### Data to examine
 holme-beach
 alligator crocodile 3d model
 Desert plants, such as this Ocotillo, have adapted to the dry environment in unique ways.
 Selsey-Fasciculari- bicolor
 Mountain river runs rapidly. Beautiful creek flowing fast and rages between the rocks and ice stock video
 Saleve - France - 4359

==

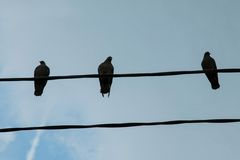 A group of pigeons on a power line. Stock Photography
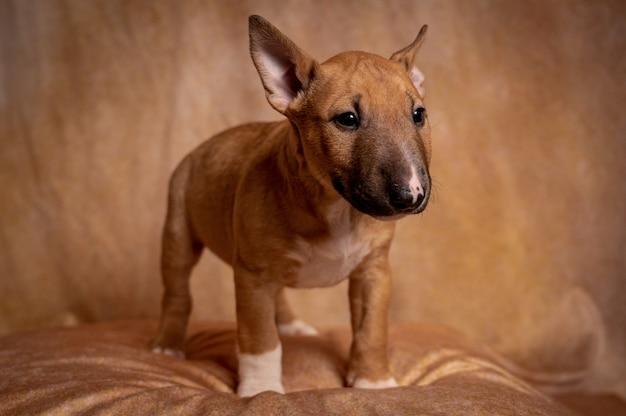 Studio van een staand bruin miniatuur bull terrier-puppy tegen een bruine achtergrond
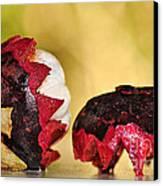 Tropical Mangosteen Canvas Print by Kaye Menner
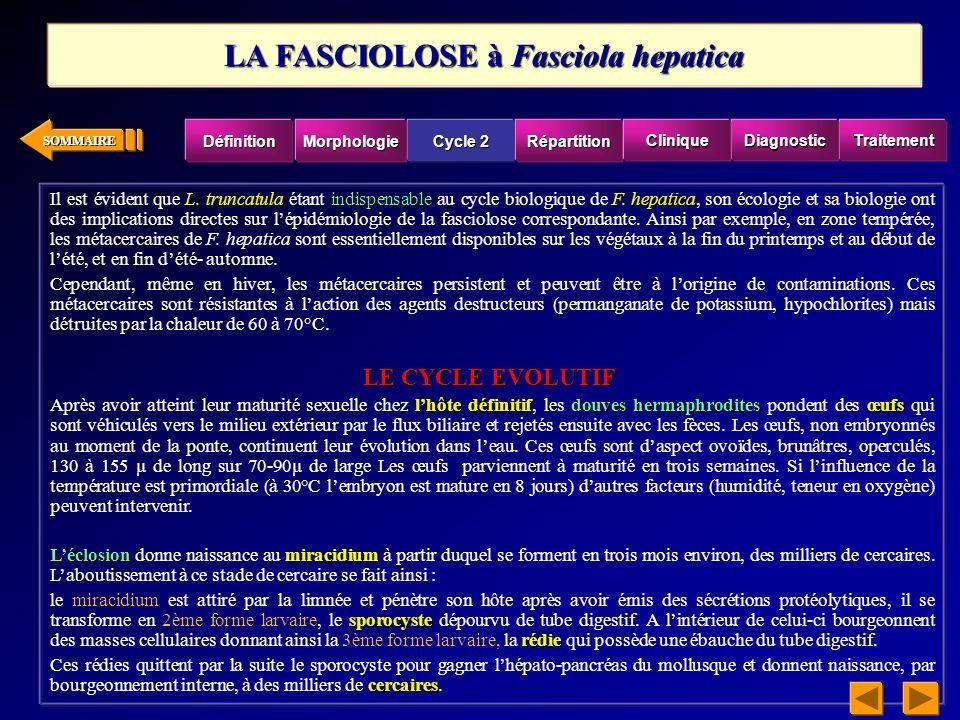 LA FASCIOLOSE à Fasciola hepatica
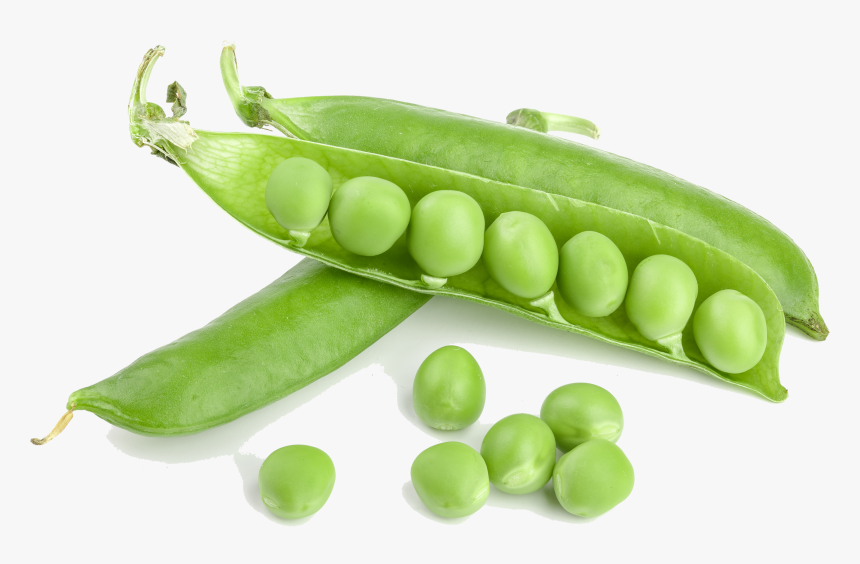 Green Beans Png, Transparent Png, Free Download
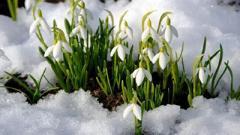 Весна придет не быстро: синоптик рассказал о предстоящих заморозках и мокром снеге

### Task goal
Among the records above, a stretch begins at the line containing "Selsey-Fasciculari- bicolor" and ends at the line containing "Saleve - France - 4359". Restate that stretch word for word, and nothing else.

### Problem solution
 Selsey-Fasciculari- bicolor
 Mountain river runs rapidly. Beautiful creek flowing fast and rages between the rocks and ice stock video
 Saleve - France - 4359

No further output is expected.